> [Work request]: Copy the records exactly. Every line must match.

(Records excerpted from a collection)
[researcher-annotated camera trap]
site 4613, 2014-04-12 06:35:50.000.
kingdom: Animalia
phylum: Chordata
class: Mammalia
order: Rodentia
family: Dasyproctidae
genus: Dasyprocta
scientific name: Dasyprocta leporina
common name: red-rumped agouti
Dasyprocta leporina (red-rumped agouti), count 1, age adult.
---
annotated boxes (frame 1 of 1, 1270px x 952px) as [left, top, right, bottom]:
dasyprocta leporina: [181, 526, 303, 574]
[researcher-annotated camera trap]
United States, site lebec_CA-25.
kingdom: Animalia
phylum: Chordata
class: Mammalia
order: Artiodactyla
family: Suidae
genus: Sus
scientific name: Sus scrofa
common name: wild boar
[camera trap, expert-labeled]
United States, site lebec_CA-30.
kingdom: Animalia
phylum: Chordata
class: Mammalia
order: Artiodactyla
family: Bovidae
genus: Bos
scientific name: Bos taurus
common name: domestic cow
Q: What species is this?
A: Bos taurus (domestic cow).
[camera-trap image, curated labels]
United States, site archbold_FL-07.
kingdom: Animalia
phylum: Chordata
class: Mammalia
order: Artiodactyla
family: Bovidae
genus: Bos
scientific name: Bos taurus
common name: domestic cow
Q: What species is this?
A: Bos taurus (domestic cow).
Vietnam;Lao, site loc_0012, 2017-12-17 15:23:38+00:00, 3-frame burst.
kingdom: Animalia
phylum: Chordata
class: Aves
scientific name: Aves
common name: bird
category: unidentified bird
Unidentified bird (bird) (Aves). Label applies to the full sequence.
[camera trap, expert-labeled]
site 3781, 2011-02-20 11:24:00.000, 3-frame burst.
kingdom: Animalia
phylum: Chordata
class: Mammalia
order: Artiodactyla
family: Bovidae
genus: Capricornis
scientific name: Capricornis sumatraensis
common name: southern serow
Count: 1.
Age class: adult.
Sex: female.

> [The completed task]:
[researcher-annotated camera trap]
site 4613, 2014-04-12 06:35:50.000.
kingdom: Animalia
phylum: Chordata
class: Mammalia
order: Rodentia
family: Dasyproctidae
genus: Dasyprocta
scientific name: Dasyprocta leporina
common name: red-rumped agouti
Dasyprocta leporina (red-rumped agouti), count 1, age adult.
---
annotated boxes (frame 1 of 1, 1270px x 952px) as [left, top, right, bottom]:
dasyprocta leporina: [181, 526, 303, 574]
[researcher-annotated camera trap]
United States, site lebec_CA-25.
kingdom: Animalia
phylum: Chordata
class: Mammalia
order: Artiodactyla
family: Suidae
genus: Sus
scientific name: Sus scrofa
common name: wild boar
[camera trap, expert-labeled]
United States, site lebec_CA-30.
kingdom: Animalia
phylum: Chordata
class: Mammalia
order: Artiodactyla
family: Bovidae
genus: Bos
scientific name: Bos taurus
common name: domestic cow
Q: What species is this?
A: Bos taurus (domestic cow).
[camera-trap image, curated labels]
United States, site archbold_FL-07.
kingdom: Animalia
phylum: Chordata
class: Mammalia
order: Artiodactyla
family: Bovidae
genus: Bos
scientific name: Bos taurus
common name: domestic cow
Q: What species is this?
A: Bos taurus (domestic cow).
Vietnam;Lao, site loc_0012, 2017-12-17 15:23:38+00:00, 3-frame burst.
kingdom: Animalia
phylum: Chordata
class: Aves
scientific name: Aves
common name: bird
category: unidentified bird
Unidentified bird (bird) (Aves). Label applies to the full sequence.
[camera trap, expert-labeled]
site 3781, 2011-02-20 11:24:00.000, 3-frame burst.
kingdom: Animalia
phylum: Chordata
class: Mammalia
order: Artiodactyla
family: Bovidae
genus: Capricornis
scientific name: Capricornis sumatraensis
common name: southern serow
Count: 1.
Age class: adult.
Sex: female.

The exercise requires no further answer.